À propos des deniers livres de Pascal Quignard, David Fauquemberg et Lieve Joris, de Walter Benjamin et de Guido Ceronetti, de Vassili Grossman, de Thomas Sankara et de la momie Mitterrand.


Je venais de retrouver mon exemplaire d’Images de pensée de Walter Benjamin, en rangeant ma bibliothèque, lorsque j’ai commencé de lire le dernier livre de Pascal Quignard, La barque silencieuse, dont les premières pages évoquent ce mouvement qui définit entre tous le « littéraire», consistant à aller au fond des mots, en l’occurrence le premier mot de corbillard, issu des coches d'eau sur lesquels on transportait les nourrissons sur la Seine entre Corbeil et Paris, hurlants.

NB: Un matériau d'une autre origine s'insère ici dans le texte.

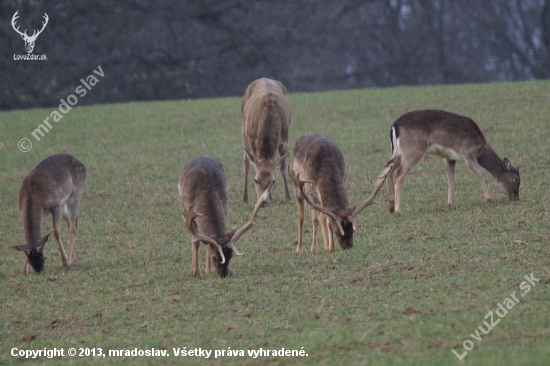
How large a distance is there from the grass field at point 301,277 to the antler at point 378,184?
0.43m

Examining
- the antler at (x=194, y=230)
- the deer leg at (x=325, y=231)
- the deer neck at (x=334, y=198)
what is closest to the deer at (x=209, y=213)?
the antler at (x=194, y=230)

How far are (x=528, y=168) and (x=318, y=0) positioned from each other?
48.4 ft

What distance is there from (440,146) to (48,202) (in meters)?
5.12

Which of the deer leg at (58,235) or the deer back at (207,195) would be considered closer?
the deer back at (207,195)

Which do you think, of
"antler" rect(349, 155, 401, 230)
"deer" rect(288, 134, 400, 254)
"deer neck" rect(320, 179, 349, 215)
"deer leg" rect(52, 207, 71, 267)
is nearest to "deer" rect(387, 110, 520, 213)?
"antler" rect(349, 155, 401, 230)

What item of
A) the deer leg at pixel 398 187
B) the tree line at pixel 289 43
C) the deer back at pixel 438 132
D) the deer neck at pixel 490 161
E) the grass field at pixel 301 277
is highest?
the tree line at pixel 289 43

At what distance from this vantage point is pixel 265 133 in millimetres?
12727

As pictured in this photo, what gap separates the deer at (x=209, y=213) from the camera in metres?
8.73

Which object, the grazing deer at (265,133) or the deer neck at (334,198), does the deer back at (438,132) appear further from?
the deer neck at (334,198)

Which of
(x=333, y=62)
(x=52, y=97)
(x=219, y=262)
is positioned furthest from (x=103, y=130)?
(x=219, y=262)

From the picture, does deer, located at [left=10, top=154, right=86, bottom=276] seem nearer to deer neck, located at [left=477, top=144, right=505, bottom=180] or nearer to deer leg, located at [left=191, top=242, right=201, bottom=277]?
A: deer leg, located at [left=191, top=242, right=201, bottom=277]

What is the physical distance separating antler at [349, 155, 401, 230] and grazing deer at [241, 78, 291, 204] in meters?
1.42

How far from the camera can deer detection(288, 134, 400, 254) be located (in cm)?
946

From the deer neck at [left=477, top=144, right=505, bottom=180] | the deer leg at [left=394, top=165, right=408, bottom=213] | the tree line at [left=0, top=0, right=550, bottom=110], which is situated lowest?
the deer leg at [left=394, top=165, right=408, bottom=213]
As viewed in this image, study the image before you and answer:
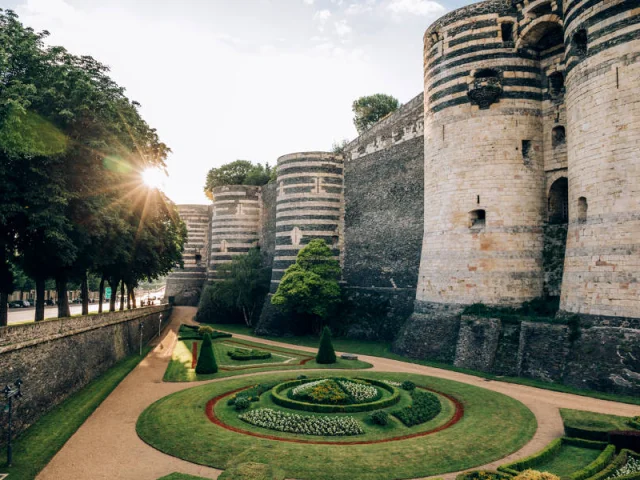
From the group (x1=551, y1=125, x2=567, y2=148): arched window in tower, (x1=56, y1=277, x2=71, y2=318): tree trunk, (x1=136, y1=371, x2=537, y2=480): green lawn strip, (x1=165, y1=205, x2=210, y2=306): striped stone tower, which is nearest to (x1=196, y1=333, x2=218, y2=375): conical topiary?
(x1=136, y1=371, x2=537, y2=480): green lawn strip

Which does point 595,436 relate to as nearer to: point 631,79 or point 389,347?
point 631,79

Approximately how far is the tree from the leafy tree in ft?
99.2

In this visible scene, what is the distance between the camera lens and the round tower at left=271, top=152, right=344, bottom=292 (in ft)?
145

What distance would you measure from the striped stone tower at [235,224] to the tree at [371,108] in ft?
62.0

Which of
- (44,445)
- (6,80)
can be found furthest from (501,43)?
(44,445)

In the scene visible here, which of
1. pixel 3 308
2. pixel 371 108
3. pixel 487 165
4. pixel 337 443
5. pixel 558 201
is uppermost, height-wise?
pixel 371 108

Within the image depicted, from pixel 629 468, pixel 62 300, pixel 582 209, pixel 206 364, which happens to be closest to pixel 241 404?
pixel 206 364

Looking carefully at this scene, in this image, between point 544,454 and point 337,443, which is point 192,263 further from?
point 544,454

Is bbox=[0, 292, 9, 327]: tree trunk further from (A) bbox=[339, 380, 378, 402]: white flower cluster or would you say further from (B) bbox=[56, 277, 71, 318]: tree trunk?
(A) bbox=[339, 380, 378, 402]: white flower cluster

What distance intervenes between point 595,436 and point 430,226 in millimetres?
16425

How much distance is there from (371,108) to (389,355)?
43662 mm

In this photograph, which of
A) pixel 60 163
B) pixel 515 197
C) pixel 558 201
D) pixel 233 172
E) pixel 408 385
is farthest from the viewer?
pixel 233 172

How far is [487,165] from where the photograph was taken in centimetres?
2734

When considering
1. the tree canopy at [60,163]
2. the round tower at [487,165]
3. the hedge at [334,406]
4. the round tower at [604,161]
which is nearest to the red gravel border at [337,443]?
the hedge at [334,406]
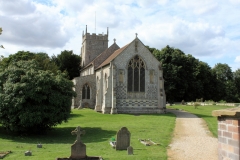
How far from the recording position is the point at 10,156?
1358 centimetres

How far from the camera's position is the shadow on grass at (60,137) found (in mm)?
19383

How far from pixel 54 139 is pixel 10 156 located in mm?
6772

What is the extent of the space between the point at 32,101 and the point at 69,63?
3902cm

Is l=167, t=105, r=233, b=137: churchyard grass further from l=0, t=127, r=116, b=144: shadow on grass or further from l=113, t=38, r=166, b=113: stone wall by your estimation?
l=0, t=127, r=116, b=144: shadow on grass

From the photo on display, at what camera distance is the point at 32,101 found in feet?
69.6

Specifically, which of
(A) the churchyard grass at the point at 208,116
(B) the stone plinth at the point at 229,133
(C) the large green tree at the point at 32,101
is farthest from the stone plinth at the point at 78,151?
(A) the churchyard grass at the point at 208,116

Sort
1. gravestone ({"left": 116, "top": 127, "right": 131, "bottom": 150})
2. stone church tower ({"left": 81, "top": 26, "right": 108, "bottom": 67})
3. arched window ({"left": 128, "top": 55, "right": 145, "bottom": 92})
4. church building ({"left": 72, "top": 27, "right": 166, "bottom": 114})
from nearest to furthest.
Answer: gravestone ({"left": 116, "top": 127, "right": 131, "bottom": 150}) < church building ({"left": 72, "top": 27, "right": 166, "bottom": 114}) < arched window ({"left": 128, "top": 55, "right": 145, "bottom": 92}) < stone church tower ({"left": 81, "top": 26, "right": 108, "bottom": 67})

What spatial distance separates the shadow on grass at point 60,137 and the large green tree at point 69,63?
36029 millimetres

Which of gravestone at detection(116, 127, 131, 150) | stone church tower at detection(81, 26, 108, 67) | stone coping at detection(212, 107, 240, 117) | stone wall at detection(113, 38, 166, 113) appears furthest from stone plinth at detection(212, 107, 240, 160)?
stone church tower at detection(81, 26, 108, 67)

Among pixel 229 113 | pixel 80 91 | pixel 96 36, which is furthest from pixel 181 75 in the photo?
pixel 229 113

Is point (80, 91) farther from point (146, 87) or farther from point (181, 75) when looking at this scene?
point (181, 75)

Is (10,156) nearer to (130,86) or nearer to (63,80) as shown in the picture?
(63,80)

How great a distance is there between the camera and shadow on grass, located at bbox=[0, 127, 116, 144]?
19.4 meters

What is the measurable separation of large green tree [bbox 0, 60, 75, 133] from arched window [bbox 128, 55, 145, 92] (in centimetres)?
1569
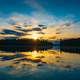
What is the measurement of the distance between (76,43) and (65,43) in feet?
52.5

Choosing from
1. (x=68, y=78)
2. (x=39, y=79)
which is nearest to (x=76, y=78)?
(x=68, y=78)

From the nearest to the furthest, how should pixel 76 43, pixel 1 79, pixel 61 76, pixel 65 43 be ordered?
pixel 1 79, pixel 61 76, pixel 76 43, pixel 65 43

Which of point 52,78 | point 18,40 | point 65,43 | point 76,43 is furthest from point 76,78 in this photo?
point 18,40

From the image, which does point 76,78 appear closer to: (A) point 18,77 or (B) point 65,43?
(A) point 18,77

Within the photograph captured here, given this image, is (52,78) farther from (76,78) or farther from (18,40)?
(18,40)

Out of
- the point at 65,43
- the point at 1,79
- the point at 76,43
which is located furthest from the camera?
the point at 65,43

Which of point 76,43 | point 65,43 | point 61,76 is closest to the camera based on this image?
point 61,76

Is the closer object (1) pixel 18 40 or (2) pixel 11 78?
(2) pixel 11 78

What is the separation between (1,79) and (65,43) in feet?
522

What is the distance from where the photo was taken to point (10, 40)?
179125 mm

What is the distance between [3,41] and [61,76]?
16156cm

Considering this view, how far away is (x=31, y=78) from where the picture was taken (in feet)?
57.0

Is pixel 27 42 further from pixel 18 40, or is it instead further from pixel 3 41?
pixel 3 41

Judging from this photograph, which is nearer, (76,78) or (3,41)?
(76,78)
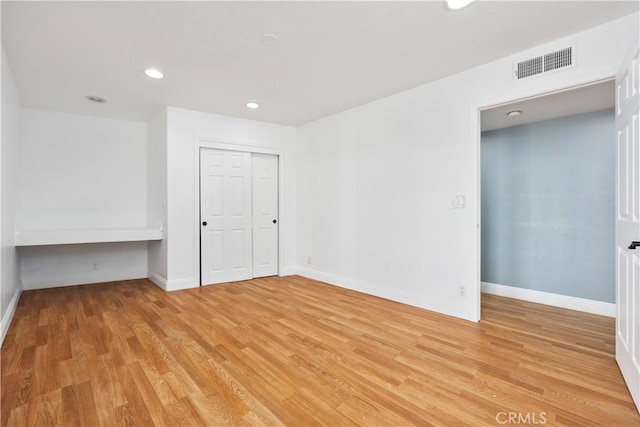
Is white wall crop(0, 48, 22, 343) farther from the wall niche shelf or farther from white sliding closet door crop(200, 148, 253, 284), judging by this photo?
white sliding closet door crop(200, 148, 253, 284)

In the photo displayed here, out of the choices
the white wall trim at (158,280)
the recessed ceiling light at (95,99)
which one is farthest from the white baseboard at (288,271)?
the recessed ceiling light at (95,99)

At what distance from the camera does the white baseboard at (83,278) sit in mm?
4305

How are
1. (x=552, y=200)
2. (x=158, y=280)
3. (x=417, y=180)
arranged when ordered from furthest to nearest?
(x=158, y=280) < (x=552, y=200) < (x=417, y=180)

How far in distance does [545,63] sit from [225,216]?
4144mm

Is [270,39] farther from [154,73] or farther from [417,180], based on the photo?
[417,180]

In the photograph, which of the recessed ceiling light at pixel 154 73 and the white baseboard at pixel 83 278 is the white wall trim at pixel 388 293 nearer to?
the white baseboard at pixel 83 278

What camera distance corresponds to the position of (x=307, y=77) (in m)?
3.22

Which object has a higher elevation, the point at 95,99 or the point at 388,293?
the point at 95,99

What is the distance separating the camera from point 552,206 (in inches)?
144

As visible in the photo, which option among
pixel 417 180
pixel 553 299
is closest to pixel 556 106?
pixel 417 180

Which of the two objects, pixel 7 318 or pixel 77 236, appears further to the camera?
pixel 77 236

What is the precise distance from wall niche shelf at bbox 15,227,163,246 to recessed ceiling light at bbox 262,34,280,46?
304 cm

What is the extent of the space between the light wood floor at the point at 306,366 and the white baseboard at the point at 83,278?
38.4 inches

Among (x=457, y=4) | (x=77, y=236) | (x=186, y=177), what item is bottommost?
(x=77, y=236)
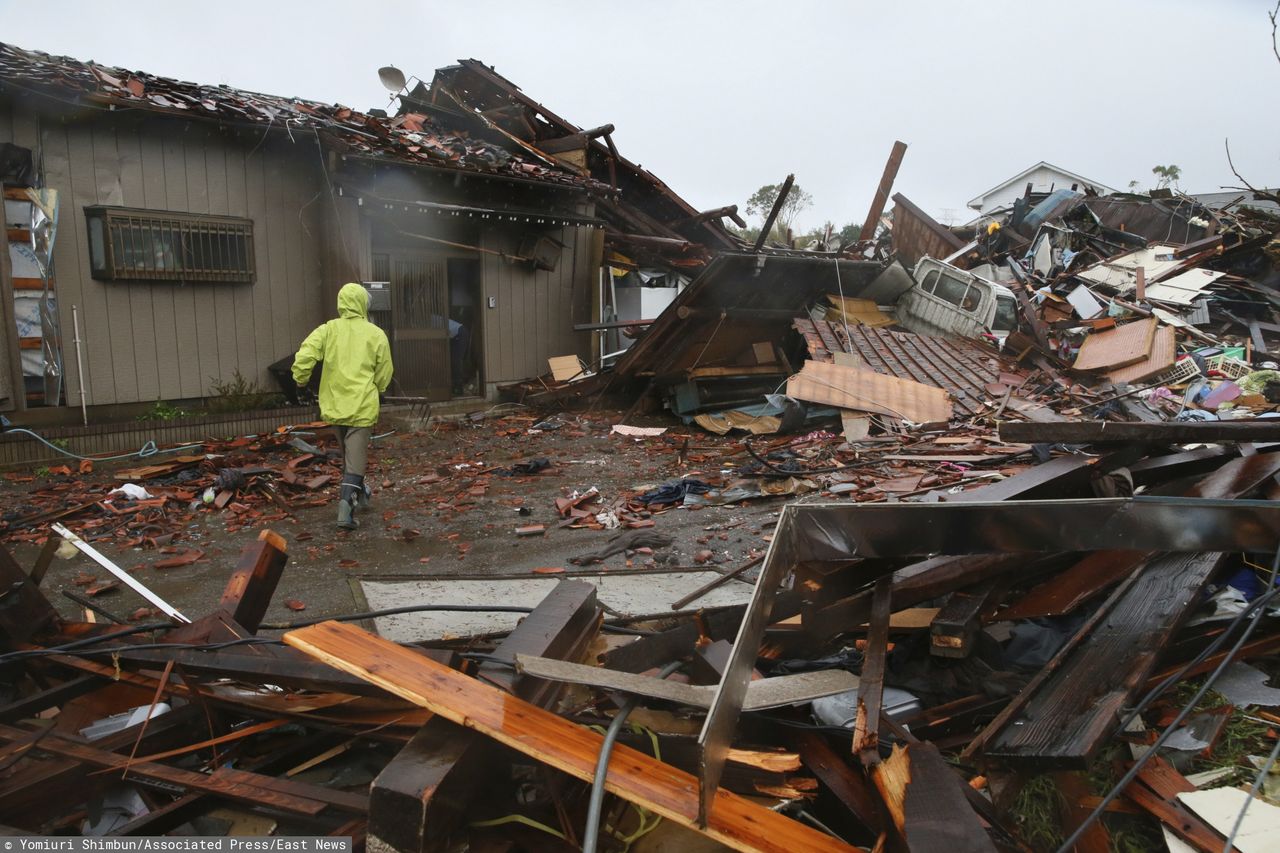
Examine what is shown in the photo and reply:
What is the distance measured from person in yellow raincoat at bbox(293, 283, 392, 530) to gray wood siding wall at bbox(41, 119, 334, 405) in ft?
12.4

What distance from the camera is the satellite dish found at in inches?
498

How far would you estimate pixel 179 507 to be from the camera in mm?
6934

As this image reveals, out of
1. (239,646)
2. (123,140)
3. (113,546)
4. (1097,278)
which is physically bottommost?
(113,546)

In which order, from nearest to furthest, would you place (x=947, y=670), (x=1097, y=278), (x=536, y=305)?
(x=947, y=670)
(x=536, y=305)
(x=1097, y=278)

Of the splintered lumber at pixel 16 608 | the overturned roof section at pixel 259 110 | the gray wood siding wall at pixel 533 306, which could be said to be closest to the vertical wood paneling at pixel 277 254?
the overturned roof section at pixel 259 110

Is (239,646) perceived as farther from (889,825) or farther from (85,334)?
(85,334)

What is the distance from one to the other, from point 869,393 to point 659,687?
7.99 metres

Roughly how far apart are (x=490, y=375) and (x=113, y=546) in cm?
692

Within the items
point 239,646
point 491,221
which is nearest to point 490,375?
point 491,221

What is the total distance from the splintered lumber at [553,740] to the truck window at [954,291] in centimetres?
1285

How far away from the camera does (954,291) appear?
13547 mm

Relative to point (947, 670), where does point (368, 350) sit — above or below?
above

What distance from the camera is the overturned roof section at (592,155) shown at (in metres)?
14.4

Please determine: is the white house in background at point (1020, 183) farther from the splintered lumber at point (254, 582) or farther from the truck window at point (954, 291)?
the splintered lumber at point (254, 582)
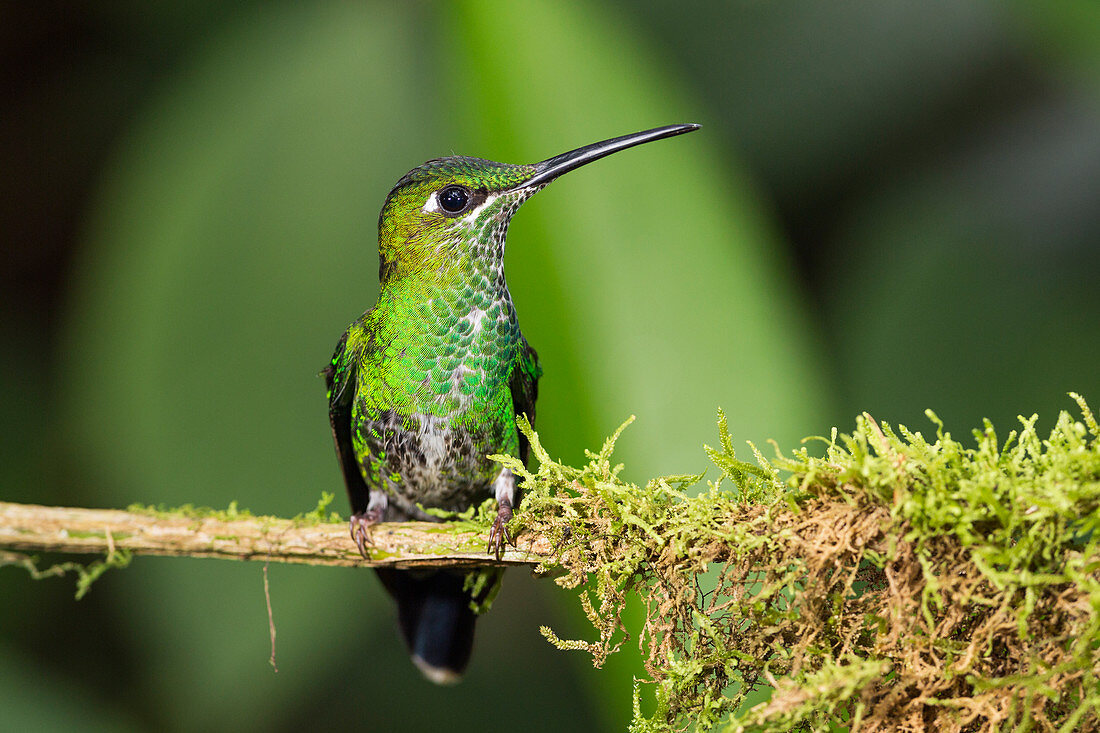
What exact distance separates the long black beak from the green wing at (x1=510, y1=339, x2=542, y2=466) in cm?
35

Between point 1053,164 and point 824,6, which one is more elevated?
point 824,6

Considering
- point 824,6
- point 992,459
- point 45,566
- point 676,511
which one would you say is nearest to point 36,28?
point 45,566

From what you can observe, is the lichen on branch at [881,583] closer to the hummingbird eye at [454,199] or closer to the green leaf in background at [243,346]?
the hummingbird eye at [454,199]

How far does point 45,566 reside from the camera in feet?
9.56

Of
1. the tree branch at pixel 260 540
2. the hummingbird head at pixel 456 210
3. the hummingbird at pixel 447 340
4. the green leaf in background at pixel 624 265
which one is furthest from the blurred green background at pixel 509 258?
the tree branch at pixel 260 540

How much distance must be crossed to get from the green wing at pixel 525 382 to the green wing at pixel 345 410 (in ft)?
1.13

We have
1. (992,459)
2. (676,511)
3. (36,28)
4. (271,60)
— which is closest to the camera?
(992,459)

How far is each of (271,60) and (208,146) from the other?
38 cm

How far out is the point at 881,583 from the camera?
1197mm

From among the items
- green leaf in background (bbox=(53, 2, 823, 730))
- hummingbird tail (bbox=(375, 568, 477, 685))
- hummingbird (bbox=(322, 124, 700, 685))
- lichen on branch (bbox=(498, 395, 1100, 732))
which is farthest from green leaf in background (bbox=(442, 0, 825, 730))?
lichen on branch (bbox=(498, 395, 1100, 732))

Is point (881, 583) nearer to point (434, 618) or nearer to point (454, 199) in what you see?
point (454, 199)

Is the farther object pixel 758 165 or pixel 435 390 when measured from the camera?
pixel 758 165

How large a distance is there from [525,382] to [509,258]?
43 centimetres

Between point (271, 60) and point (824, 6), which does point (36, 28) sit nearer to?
point (271, 60)
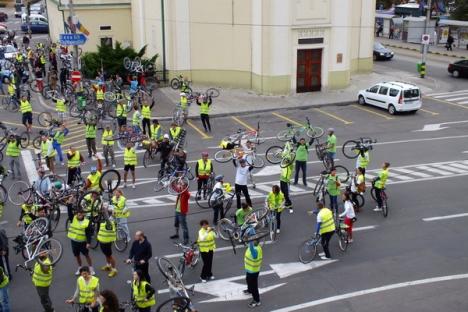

En même temps que j’évoquais, dans un récit que je suis en train de finir sous le titre de L’Enfant prodigue, mes retrouvailles imaginaires avec mon premier mort, à dix ans, dans le quartier des Oiseaux de notre enfance, en la personne d’un petit leucémique prénommé Pierre-Alain ou Pierre-Louis, je ne sais plus bien, et que j’ai appelé Pilou, en même temps que je nous revoyais observer les scarabées je lisais ces jours le très étrange nouveau livre du très étrange Jean-Marc Lovay, Tout là-bas avec Capolino, qui lui aussi descend au fond des mots comme un plongeur en apnée, à la recherche en outre de ce qu’on pourrait dire l’Esprit du conte. Or ce que je me dis à chaque fois, de telle nouvelle rencontre survenue en ce moment précis, et pas à un autre, à telle autre intersection d’observations ou d’expériences, que ces coïncidences figurent le croisement par excellence de la vie et de nos destins. Vie et destin, soit dit en passant : grande rencontre et grande expérience, il y a pas mal d'années déjà, de cet immense roman de Vassili Grossman qui me reste comme un inoubliable concentré de mots sondant l’existence…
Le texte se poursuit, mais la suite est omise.